:: To do ::
Output all the material that follows, exactly as given.

#### Record set

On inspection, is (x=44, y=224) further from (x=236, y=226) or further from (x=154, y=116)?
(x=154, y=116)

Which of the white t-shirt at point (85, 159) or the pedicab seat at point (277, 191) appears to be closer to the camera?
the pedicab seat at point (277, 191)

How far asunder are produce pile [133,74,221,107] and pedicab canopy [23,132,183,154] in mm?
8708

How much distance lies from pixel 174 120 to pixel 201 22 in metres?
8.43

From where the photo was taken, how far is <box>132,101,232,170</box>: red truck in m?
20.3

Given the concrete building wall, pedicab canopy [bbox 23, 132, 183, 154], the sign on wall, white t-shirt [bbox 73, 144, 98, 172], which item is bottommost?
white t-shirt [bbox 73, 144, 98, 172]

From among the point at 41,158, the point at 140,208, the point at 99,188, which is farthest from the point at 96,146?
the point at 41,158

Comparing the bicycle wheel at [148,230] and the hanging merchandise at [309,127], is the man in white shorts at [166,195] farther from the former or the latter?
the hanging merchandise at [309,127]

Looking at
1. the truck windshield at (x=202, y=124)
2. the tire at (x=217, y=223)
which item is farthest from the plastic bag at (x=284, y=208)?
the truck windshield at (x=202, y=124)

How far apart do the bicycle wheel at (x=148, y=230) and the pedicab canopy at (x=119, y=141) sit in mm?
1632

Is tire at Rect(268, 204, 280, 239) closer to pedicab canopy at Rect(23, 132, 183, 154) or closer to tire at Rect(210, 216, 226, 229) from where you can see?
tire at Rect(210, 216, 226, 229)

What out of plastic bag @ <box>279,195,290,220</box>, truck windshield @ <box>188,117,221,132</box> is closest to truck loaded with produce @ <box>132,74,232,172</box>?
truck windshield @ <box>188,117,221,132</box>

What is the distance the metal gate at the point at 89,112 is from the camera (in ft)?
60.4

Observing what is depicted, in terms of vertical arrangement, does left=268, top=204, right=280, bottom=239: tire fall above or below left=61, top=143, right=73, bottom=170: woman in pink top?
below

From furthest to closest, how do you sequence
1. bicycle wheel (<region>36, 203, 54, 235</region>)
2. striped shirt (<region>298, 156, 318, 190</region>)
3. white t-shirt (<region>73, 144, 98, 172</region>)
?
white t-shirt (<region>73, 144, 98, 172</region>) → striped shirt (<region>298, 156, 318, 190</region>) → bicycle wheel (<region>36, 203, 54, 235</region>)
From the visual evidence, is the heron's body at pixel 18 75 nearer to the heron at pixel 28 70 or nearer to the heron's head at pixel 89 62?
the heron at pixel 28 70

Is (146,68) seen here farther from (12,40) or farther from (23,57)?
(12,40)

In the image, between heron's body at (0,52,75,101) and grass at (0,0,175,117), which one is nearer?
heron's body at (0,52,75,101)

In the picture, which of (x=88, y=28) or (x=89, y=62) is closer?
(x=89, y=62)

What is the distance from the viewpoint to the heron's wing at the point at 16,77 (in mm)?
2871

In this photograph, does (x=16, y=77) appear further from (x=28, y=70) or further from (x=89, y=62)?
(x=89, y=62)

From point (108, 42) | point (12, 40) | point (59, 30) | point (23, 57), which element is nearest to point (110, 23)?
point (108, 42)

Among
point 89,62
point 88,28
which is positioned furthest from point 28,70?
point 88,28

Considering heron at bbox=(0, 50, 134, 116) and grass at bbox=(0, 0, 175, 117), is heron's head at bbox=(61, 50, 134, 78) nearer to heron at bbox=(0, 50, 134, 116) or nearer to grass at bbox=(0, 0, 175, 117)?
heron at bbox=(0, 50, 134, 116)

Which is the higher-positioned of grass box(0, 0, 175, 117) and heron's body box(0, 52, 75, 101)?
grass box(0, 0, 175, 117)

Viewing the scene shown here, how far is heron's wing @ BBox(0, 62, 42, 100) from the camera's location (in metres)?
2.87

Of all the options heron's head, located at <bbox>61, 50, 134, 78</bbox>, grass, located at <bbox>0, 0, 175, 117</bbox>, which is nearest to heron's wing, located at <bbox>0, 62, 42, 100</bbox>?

########

:: Exercise answer ::
On inspection, is (x=44, y=224) further from (x=236, y=226) or further from (x=154, y=116)?
(x=154, y=116)

Which of the white t-shirt at point (85, 159) or the pedicab seat at point (277, 191) appears to be closer to the camera?
the pedicab seat at point (277, 191)

How far asunder are produce pile [133,74,221,107] and pedicab canopy [23,132,183,154] in mm?
8708

How much distance lies from pixel 174 120 to pixel 201 22 in metres?
8.43

From where the photo was taken, how far is <box>132,101,232,170</box>: red truck in m?
20.3

Given the concrete building wall, pedicab canopy [bbox 23, 132, 183, 154], the sign on wall, white t-shirt [bbox 73, 144, 98, 172], which item is bottommost?
white t-shirt [bbox 73, 144, 98, 172]

From among the point at 41,158, the point at 140,208, the point at 99,188, which is farthest from the point at 96,146?
the point at 41,158

Comparing the bicycle wheel at [148,230] and the hanging merchandise at [309,127], is the man in white shorts at [166,195] farther from the former or the latter?
the hanging merchandise at [309,127]

Looking at
1. the truck windshield at (x=202, y=124)
2. the tire at (x=217, y=223)
which item is farthest from the plastic bag at (x=284, y=208)?
the truck windshield at (x=202, y=124)

How far apart do the bicycle wheel at (x=148, y=230) and the pedicab canopy at (x=119, y=141) sit in mm?
1632

Is tire at Rect(268, 204, 280, 239) closer to pedicab canopy at Rect(23, 132, 183, 154) or closer to tire at Rect(210, 216, 226, 229) from where you can see?
tire at Rect(210, 216, 226, 229)

What out of plastic bag @ <box>279,195,290,220</box>, truck windshield @ <box>188,117,221,132</box> is closest to truck loaded with produce @ <box>132,74,232,172</box>?
truck windshield @ <box>188,117,221,132</box>

What is the distance the metal gate at the point at 89,112 is from the camera (in ft)?
60.4

Observing what is depicted, in terms of vertical arrangement, does left=268, top=204, right=280, bottom=239: tire fall above or below left=61, top=143, right=73, bottom=170: woman in pink top?
below

From furthest to closest, how do you sequence
1. bicycle wheel (<region>36, 203, 54, 235</region>)
2. striped shirt (<region>298, 156, 318, 190</region>)
3. white t-shirt (<region>73, 144, 98, 172</region>)
?
white t-shirt (<region>73, 144, 98, 172</region>) → striped shirt (<region>298, 156, 318, 190</region>) → bicycle wheel (<region>36, 203, 54, 235</region>)
From the visual evidence, is the heron's body at pixel 18 75 nearer to the heron at pixel 28 70 or nearer to the heron's head at pixel 89 62?
the heron at pixel 28 70

Is (146,68) seen here farther from (12,40) or farther from (23,57)?
(12,40)

In the image, between heron's body at (0,52,75,101) and grass at (0,0,175,117), which one is nearer?
heron's body at (0,52,75,101)

In the picture, which of (x=88, y=28) or (x=89, y=62) is closer?
(x=89, y=62)

What is the distance from the viewpoint to the heron's wing at the point at 16,77 (in mm)?
2871

In this photograph, does (x=16, y=77) appear further from (x=28, y=70) or further from (x=89, y=62)?
(x=89, y=62)

From point (108, 42) | point (12, 40) | point (59, 30) | point (23, 57), which element is nearest to point (110, 23)?
point (108, 42)

Among
point 89,62
point 88,28
which is positioned furthest from point 28,70?
point 88,28

Considering heron at bbox=(0, 50, 134, 116) and grass at bbox=(0, 0, 175, 117), is heron's head at bbox=(61, 50, 134, 78) nearer to heron at bbox=(0, 50, 134, 116) or nearer to grass at bbox=(0, 0, 175, 117)?
heron at bbox=(0, 50, 134, 116)

Which is the higher-positioned of grass box(0, 0, 175, 117) and heron's body box(0, 52, 75, 101)?
grass box(0, 0, 175, 117)

Viewing the scene shown here, how far is heron's wing @ BBox(0, 62, 42, 100) from the camera's location (in metres)?
2.87

Of all the options heron's head, located at <bbox>61, 50, 134, 78</bbox>, grass, located at <bbox>0, 0, 175, 117</bbox>, which is nearest to heron's wing, located at <bbox>0, 62, 42, 100</bbox>?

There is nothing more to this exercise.